__DESCRIPTION OF THE TASK__. The pictures are to be dropped, and the records below are to be restated word for word.
DATA FOR ANALYSIS Block Start
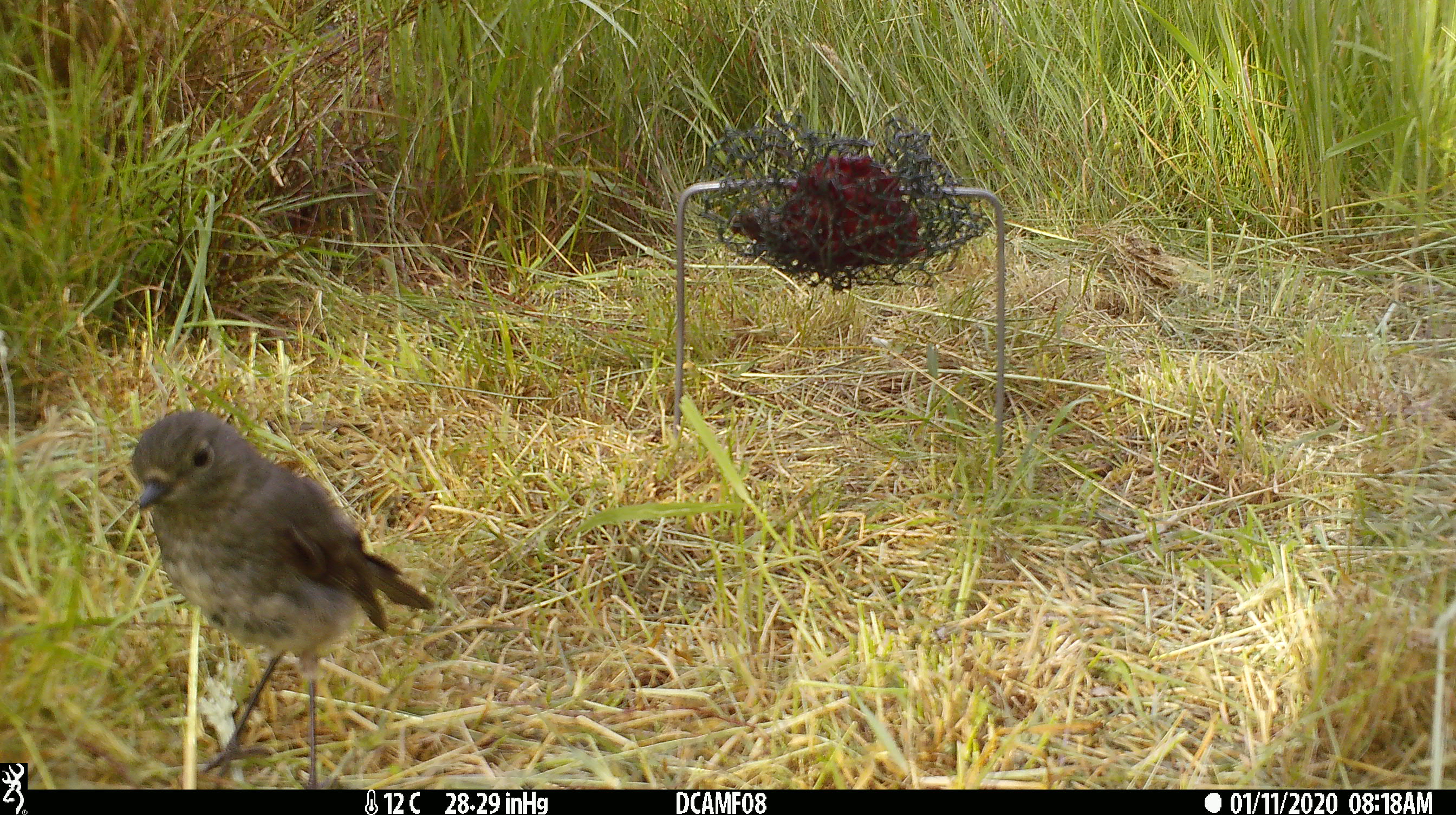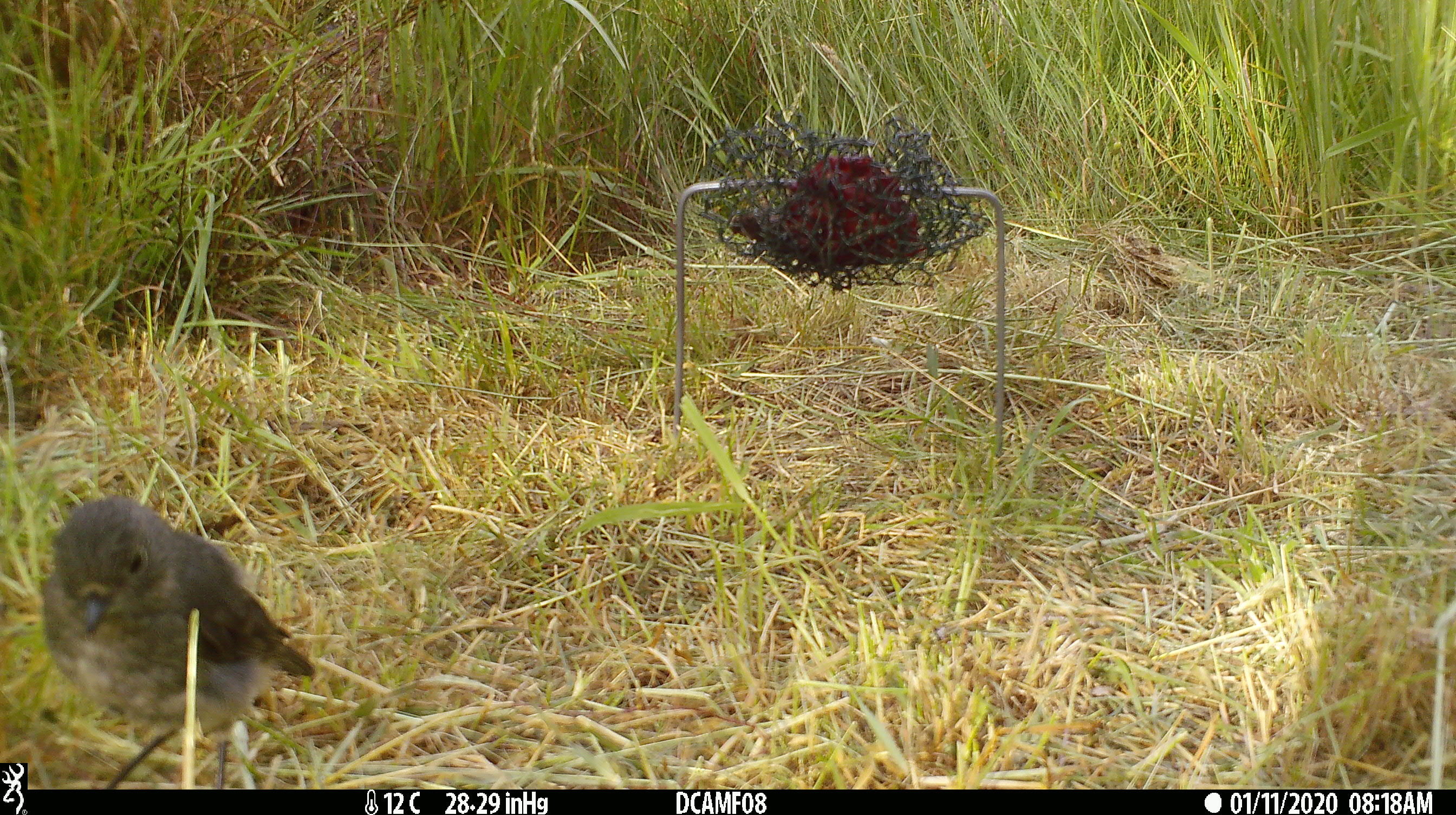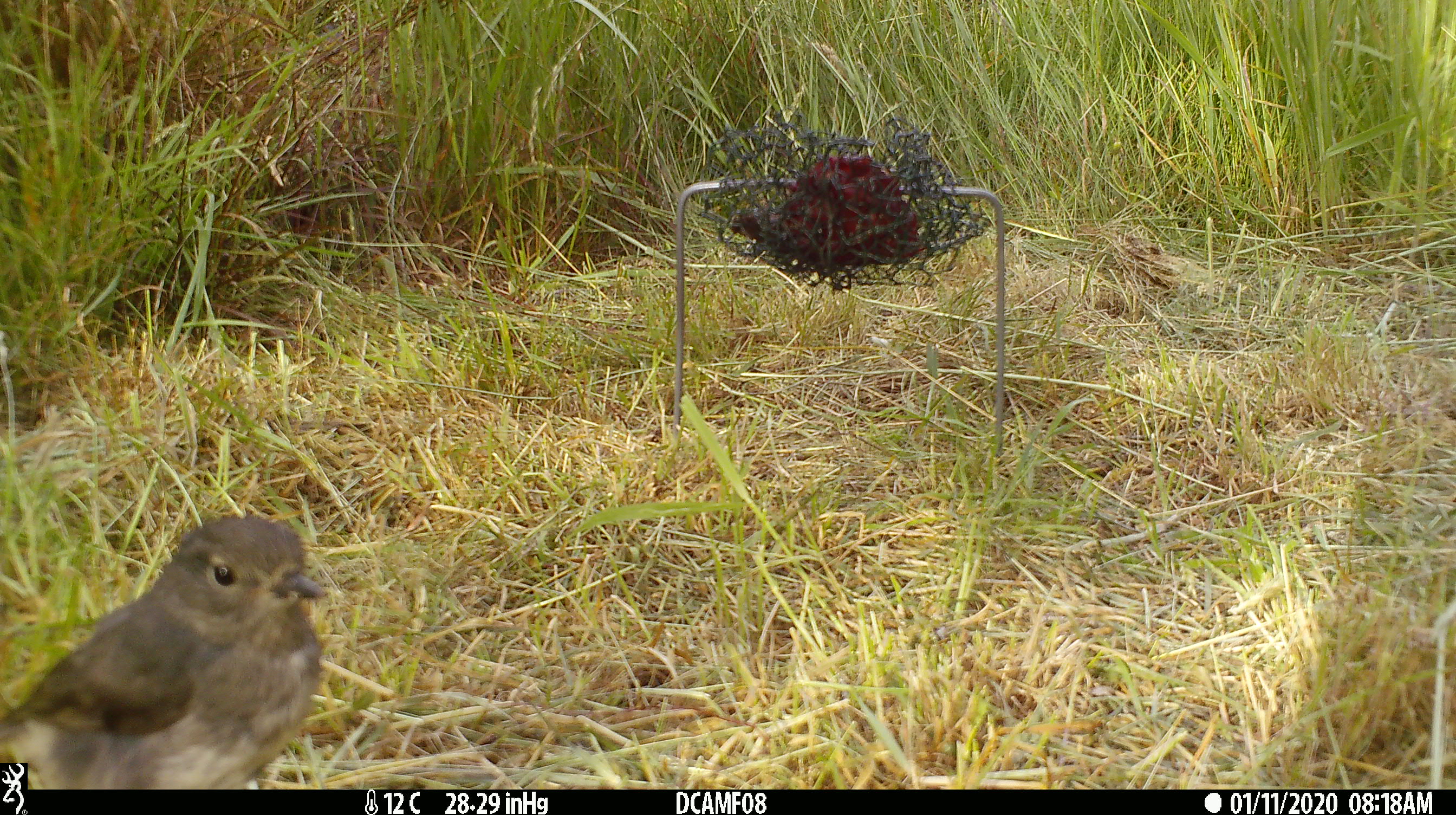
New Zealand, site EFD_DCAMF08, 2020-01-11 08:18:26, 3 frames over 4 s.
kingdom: Animalia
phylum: Chordata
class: Aves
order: Passeriformes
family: Petroicidae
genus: Petroica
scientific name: Petroica australis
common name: new zealand robin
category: robin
DATA FOR ANALYSIS Block End
__OUTPUT BELOW__.
New Zealand, site EFD_DCAMF08, 2020-01-11 08:18:26, 3 frames over 4 s.
kingdom: Animalia
phylum: Chordata
class: Aves
order: Passeriformes
family: Petroicidae
genus: Petroica
scientific name: Petroica australis
common name: new zealand robin
category: robin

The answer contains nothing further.